THE DATA:
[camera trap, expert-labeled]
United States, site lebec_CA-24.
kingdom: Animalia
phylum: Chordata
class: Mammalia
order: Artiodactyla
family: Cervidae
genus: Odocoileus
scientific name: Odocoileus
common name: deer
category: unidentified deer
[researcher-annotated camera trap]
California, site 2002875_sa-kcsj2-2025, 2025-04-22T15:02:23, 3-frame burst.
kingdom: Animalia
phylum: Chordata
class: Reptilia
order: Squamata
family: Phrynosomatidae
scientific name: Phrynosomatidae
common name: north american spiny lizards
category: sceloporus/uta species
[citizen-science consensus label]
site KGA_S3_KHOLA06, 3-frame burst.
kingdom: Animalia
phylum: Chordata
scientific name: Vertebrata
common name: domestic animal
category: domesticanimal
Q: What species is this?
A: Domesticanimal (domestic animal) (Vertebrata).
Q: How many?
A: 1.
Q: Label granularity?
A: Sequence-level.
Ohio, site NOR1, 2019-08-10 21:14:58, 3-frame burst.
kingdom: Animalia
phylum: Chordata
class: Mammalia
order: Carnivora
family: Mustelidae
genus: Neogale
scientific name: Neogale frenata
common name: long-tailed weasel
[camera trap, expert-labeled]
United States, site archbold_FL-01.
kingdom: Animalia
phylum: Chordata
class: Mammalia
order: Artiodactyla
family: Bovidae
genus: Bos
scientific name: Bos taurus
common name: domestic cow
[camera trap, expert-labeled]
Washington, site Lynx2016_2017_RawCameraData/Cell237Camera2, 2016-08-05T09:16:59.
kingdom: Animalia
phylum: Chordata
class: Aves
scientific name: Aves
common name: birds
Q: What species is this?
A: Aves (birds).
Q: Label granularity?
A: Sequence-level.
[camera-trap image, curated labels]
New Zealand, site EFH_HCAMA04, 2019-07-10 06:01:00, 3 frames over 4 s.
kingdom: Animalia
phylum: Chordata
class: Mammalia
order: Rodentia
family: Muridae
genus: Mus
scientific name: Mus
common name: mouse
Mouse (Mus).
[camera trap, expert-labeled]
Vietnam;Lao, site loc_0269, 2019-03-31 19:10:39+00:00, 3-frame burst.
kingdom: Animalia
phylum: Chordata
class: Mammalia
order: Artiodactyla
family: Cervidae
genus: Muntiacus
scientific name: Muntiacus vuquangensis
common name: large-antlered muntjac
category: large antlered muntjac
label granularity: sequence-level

EXERCISE BRIEF: Go line by line through the data above and count those holding "States"; report the number alone.

YOUR RESPONSE: 2